A group of locals and supporters of a push against the recently announced Westin Margaret River development have vowed to do “everything within our power” to halt the planned 5 star resort.
Citing the region’s world renowned pristine coastal environment, organisers of the ‘Preserve Gnarabup’ group say they want to see the fragile ecosystem at Gnarabup protected and assisted rather than decimated by construction.
“Community support has been overwhelming,” said group spokesperson Beth Carlessi.
“There is much outrage and upset in the local community over this proposed development.
“Group members feel that the development of our wild and raw coastline goes against the wishes of many people in the community and the sense of place that community members feel here in the area.
“Group members feel that our living connections to Gnarabup and the inherent value of its ecology are far more important than outdated models of economic ‘progress’ and building up our pristine coastline.”
An online petition started by one of the protest group members has reached over 15,600 signatures since it was launched a little over a week ago, while the Facebook group “Preserve Gnarabup” attracted over 1,000 members in less than one week.
The 120 room Westin Margaret River Resort & Spa is slated to open in 2023, with developers hoping to break ground by the end of this year.
Plans show the hotel capped at two stories while the property would also feature three food and beverage outlets including a 200 seat restaurant, 400 square metres of event space and 45 luxury suites.
The group said members held concerns over the impact of the development on local fauna and flora, and the fragile limestone cliffs in the area.
“Last year Lonely Planet’ voted Margaret River the number one destination to visit in the Asia Pacific… we do NOT have a problem with lack of tourism.
“One of the reasons that people come to Margaret River is because of its untouched beauty and the non-built up coast.”
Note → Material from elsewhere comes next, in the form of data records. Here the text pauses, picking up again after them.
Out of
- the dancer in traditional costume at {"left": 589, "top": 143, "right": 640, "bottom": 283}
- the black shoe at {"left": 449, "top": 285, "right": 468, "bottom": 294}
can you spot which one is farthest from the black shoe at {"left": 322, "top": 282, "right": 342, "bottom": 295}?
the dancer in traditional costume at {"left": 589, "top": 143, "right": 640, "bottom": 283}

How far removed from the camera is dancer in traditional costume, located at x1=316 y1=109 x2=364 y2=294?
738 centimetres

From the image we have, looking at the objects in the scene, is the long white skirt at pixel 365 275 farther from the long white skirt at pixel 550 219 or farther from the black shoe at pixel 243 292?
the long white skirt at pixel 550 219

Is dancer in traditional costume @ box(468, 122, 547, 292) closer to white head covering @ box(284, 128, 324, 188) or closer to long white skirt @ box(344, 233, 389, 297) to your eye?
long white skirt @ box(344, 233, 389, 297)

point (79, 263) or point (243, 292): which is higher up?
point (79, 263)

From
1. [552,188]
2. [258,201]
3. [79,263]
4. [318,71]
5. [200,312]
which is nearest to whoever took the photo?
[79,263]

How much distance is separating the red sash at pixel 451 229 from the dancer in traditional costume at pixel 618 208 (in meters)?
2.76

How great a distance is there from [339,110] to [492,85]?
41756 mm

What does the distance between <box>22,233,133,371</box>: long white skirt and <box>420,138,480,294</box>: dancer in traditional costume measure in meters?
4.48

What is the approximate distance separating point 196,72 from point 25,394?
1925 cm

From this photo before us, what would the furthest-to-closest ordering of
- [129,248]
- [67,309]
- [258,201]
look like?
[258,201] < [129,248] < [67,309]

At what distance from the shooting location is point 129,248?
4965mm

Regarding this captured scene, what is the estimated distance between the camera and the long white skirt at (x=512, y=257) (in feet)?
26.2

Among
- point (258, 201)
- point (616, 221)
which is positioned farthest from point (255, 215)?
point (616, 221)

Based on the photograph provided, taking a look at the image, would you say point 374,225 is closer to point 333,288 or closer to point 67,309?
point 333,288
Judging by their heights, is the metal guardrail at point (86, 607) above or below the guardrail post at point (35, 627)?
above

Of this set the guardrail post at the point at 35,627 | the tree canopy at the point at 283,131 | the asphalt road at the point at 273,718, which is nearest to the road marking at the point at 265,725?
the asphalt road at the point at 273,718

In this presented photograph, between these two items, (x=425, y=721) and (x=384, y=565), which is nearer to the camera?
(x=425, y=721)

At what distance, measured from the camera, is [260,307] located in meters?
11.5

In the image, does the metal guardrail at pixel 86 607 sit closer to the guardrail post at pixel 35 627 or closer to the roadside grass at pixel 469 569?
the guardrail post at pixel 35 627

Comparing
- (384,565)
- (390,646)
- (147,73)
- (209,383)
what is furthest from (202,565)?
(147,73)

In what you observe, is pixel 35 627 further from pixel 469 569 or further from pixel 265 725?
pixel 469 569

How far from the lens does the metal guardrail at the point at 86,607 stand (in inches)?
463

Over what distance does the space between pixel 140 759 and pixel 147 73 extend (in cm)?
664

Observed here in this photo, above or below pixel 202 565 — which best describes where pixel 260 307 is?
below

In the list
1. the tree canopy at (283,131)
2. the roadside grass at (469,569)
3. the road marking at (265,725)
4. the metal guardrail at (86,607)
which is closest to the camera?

Other issues to be raised by the group include the possible loss of significant cultural and historical sites for local traditional land owners, the ability of the sewerage systems and current facilities within Gnarabup to handle more development and people in the area and the visual impact of the hotel and facilities.
Groups who frequent the spot for recreational use have spoken out against losing access to the beach and coastal areas, while some locals are concerned at the lack of community consultation and what they say is the “disempowerment” of local residents.
“There have been community members protesting against this kind of development on our coastline for decades.